▶ Requirement 1
In the review of Carolyn Kizer's essays, copy the passage from "A while back" up to and including "out at mediocre." word for word.

▶ Selected extract
+--
D11-DES10
On American Poetry Criticism;
& Other Dastardly –Isms

PART 6:
Carolyn Kizer: James Merrill With Tits?
by Dan Schneider, 1/29/02

Bonus Poems

  A while back I ran across poet/critic Carolyn Kizer’s essay book Proses in a used bookstore & bought it. While not a particularly good poet, she is- more importantly- not a particularly bad poet (see poems below). Her poems generally attempt wit & occasionally succeed. She is a feminist, but not of the ‘tack those testicles to the wall’ persuasion. I’d only read a couple of her essays in mags or online so my impression of her was as sort of a female version of James Merrill- white, dilettante, but not as talented a poet as he was. As I also recently picked up her Collected Poems at the same used bookstore my opinion of her as a poet is unchanged. But my opinion of her critical skills is in the sewer. Proses is a bad book filled with essays that top out at mediocre.
  Simply put, her criticisms are very lightweight. No more truly needs be said, but I shall. Even when she is negative, as in a review of poet Linda Gregg, the criticism is only slightly negative, & more truly silly. There’s really no other way to phrase it. But, let’s hit the book chronologically. The 1st essay is the obligatory bio on her life, her upper crust upbringing, childhood memories of Vachel Lindsay- a family friend, links him as a precursor to Dylan Thomas- at least in making poetry readings sources of income, & then a dull litany of the relatively unimportant instances in her growing up. The worst that can be said is that the piece is too long & sheds no real insight into her being. If 1 is not a good nor important poet, at least 1 should attempt to convey their life’s tale (if they feel obliged to such indulgence) in an interesting way. Her tale is not of a good nor important writer, nor is it a scintillating read. However, that’s the obligatory part. Excelsior.
  She next tackles Emily Dickinson. We learn what 1000s of other critics have told us: ED’s poems ‘reach out to us so confidingly, the language so pure, the meaning so evanescent....and Emily, more than most, can reveal our own truths to us, and then gleefully snatch them away!’ Boy, this is enlightenment- eh? How many critics have said this before? I mean, in exactly the same way? It amazes how when artists or historians ‘borrow’ a phrase, line, image, paragraph, etc. the screams rise, ‘Plagiarism!’ Yet, the same crib notes (lacking any insight) regurged endlessly do not invoke such screams. We then get references to Freud & an analyst’s take on the ‘metaphysical’ aspects of her poetry. Again, nothing new, & we end the ‘review’ with the classic Contemporary Critical Copout:
  Now let me just posit that the fingers are the fingers of the Muse-poet; Emily Dickinson is the poem on the page who is being fingered, like someone picking out a tune (on a cornet, if you will); like someone revising her, the poem; like a Galatea who is simultaneously her own Pygmalion, her own creation-creator. Like, in fact, our own elusive complicated Emily who, like all of our great loves, forever tantalizes, and forever escapes us. Just read the poems. Your guesses are as good as mine. We are all of us right and all of us mistaken- and somewhere Emily Dickinson is secretly smiling.
+--
▶ Items from a data source
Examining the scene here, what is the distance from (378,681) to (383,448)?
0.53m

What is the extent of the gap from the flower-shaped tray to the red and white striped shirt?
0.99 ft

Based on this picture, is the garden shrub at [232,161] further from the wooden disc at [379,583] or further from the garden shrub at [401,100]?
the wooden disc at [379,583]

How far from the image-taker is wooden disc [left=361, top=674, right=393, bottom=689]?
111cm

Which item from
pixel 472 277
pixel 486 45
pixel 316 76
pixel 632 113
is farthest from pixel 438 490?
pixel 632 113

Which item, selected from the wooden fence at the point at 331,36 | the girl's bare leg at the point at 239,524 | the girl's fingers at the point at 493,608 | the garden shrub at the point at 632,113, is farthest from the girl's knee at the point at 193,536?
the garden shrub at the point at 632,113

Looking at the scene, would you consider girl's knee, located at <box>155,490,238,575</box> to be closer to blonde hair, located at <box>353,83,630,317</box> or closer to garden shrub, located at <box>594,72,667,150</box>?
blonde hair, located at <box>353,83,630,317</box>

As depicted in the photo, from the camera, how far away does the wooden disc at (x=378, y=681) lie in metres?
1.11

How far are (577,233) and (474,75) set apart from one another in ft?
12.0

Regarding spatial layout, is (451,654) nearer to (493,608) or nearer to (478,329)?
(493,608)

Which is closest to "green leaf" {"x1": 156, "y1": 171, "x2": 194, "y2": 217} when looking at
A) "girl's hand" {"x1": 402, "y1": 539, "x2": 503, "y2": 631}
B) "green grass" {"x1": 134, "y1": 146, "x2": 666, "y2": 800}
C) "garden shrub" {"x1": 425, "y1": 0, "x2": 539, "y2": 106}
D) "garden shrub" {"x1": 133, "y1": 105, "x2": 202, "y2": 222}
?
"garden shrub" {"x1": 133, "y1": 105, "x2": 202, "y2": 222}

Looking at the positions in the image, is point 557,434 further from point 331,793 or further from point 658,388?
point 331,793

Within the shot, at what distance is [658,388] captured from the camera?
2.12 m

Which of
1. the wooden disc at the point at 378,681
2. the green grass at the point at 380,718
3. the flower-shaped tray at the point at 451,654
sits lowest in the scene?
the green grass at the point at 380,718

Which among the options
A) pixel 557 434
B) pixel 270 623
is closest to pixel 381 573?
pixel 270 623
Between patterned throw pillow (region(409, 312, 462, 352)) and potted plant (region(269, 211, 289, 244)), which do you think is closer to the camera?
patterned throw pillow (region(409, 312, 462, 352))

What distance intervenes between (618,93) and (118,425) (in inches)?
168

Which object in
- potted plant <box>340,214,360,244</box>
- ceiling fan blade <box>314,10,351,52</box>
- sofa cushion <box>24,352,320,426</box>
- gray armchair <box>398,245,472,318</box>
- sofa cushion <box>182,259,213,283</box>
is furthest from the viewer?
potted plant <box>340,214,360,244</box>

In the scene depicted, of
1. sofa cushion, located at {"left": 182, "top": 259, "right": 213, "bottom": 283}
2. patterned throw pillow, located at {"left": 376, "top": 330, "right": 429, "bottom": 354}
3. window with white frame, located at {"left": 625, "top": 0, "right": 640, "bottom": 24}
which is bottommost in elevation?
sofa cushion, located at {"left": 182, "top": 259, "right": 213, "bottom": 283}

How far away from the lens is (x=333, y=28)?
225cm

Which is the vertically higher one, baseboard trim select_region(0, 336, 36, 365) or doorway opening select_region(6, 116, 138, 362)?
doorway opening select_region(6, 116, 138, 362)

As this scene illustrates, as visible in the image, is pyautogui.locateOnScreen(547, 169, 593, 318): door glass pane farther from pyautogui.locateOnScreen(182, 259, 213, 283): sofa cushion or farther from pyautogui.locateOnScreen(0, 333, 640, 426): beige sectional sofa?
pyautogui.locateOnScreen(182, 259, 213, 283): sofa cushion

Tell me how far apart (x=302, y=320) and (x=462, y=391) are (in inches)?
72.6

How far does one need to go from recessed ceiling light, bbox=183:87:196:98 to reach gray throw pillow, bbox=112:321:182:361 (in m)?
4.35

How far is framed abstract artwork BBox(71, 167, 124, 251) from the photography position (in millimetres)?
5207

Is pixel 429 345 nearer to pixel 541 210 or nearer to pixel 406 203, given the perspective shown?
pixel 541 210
+--
▶ Requirement 2
Report every line of the entries that contains the string "patterned".

▶ Exercise solution 1
A while back I ran across poet/critic Carolyn Kizer’s essay book Proses in a used bookstore & bought it. While not a particularly good poet, she is- more importantly- not a particularly bad poet (see poems below). Her poems generally attempt wit & occasionally succeed. She is a feminist, but not of the ‘tack those testicles to the wall’ persuasion. I’d only read a couple of her essays in mags or online so my impression of her was as sort of a female version of James Merrill- white, dilettante, but not as talented a poet as he was. As I also recently picked up her Collected Poems at the same used bookstore my opinion of her as a poet is unchanged. But my opinion of her critical skills is in the sewer. Proses is a bad book filled with essays that top out at mediocre.

▶ Exercise solution 2
Between patterned throw pillow (region(409, 312, 462, 352)) and potted plant (region(269, 211, 289, 244)), which do you think is closer to the camera?
patterned throw pillow (region(409, 312, 462, 352))
2. patterned throw pillow, located at {"left": 376, "top": 330, "right": 429, "bottom": 354}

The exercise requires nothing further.